# Problem:
All of the records below need to be copied exactly.

# Data:
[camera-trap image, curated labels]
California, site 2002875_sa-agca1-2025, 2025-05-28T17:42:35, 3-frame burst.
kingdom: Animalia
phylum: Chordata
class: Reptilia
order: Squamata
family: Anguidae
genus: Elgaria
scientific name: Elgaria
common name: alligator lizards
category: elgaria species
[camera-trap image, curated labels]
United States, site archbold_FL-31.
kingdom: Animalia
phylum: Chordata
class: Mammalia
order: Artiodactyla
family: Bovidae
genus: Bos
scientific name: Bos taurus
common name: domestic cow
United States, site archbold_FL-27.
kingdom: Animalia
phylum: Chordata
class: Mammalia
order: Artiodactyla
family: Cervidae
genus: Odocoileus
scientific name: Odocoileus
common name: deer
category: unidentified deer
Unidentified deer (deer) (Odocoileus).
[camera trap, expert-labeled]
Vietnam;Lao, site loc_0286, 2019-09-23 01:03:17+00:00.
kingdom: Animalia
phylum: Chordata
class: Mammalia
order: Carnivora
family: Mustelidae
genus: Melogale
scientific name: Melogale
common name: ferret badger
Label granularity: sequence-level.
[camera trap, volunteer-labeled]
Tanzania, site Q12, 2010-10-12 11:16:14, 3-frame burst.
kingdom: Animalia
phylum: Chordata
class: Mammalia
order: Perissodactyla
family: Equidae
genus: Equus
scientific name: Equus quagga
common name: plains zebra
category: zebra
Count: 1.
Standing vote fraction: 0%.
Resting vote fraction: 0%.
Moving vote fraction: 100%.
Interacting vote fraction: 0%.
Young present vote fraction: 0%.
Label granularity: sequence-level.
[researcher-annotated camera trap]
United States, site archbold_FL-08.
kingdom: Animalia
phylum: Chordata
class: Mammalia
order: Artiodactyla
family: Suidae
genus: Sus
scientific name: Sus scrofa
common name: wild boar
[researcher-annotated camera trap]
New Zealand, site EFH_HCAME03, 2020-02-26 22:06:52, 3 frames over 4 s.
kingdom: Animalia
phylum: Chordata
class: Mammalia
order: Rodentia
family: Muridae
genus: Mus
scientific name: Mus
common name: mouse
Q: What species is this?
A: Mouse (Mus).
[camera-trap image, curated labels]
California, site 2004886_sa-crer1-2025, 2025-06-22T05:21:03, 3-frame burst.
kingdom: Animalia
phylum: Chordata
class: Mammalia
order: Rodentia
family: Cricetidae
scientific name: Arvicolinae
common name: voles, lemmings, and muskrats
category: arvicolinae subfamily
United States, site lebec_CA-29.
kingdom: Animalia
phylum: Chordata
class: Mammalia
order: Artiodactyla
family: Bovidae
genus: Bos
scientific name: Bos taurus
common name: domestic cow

# Written answer:
[camera-trap image, curated labels]
California, site 2002875_sa-agca1-2025, 2025-05-28T17:42:35, 3-frame burst.
kingdom: Animalia
phylum: Chordata
class: Reptilia
order: Squamata
family: Anguidae
genus: Elgaria
scientific name: Elgaria
common name: alligator lizards
category: elgaria species
[camera-trap image, curated labels]
United States, site archbold_FL-31.
kingdom: Animalia
phylum: Chordata
class: Mammalia
order: Artiodactyla
family: Bovidae
genus: Bos
scientific name: Bos taurus
common name: domestic cow
United States, site archbold_FL-27.
kingdom: Animalia
phylum: Chordata
class: Mammalia
order: Artiodactyla
family: Cervidae
genus: Odocoileus
scientific name: Odocoileus
common name: deer
category: unidentified deer
Unidentified deer (deer) (Odocoileus).
[camera trap, expert-labeled]
Vietnam;Lao, site loc_0286, 2019-09-23 01:03:17+00:00.
kingdom: Animalia
phylum: Chordata
class: Mammalia
order: Carnivora
family: Mustelidae
genus: Melogale
scientific name: Melogale
common name: ferret badger
Label granularity: sequence-level.
[camera trap, volunteer-labeled]
Tanzania, site Q12, 2010-10-12 11:16:14, 3-frame burst.
kingdom: Animalia
phylum: Chordata
class: Mammalia
order: Perissodactyla
family: Equidae
genus: Equus
scientific name: Equus quagga
common name: plains zebra
category: zebra
Count: 1.
Standing vote fraction: 0%.
Resting vote fraction: 0%.
Moving vote fraction: 100%.
Interacting vote fraction: 0%.
Young present vote fraction: 0%.
Label granularity: sequence-level.
[researcher-annotated camera trap]
United States, site archbold_FL-08.
kingdom: Animalia
phylum: Chordata
class: Mammalia
order: Artiodactyla
family: Suidae
genus: Sus
scientific name: Sus scrofa
common name: wild boar
[researcher-annotated camera trap]
New Zealand, site EFH_HCAME03, 2020-02-26 22:06:52, 3 frames over 4 s.
kingdom: Animalia
phylum: Chordata
class: Mammalia
order: Rodentia
family: Muridae
genus: Mus
scientific name: Mus
common name: mouse
Q: What species is this?
A: Mouse (Mus).
[camera-trap image, curated labels]
California, site 2004886_sa-crer1-2025, 2025-06-22T05:21:03, 3-frame burst.
kingdom: Animalia
phylum: Chordata
class: Mammalia
order: Rodentia
family: Cricetidae
scientific name: Arvicolinae
common name: voles, lemmings, and muskrats
category: arvicolinae subfamily
United States, site lebec_CA-29.
kingdom: Animalia
phylum: Chordata
class: Mammalia
order: Artiodactyla
family: Bovidae
genus: Bos
scientific name: Bos taurus
common name: domestic cow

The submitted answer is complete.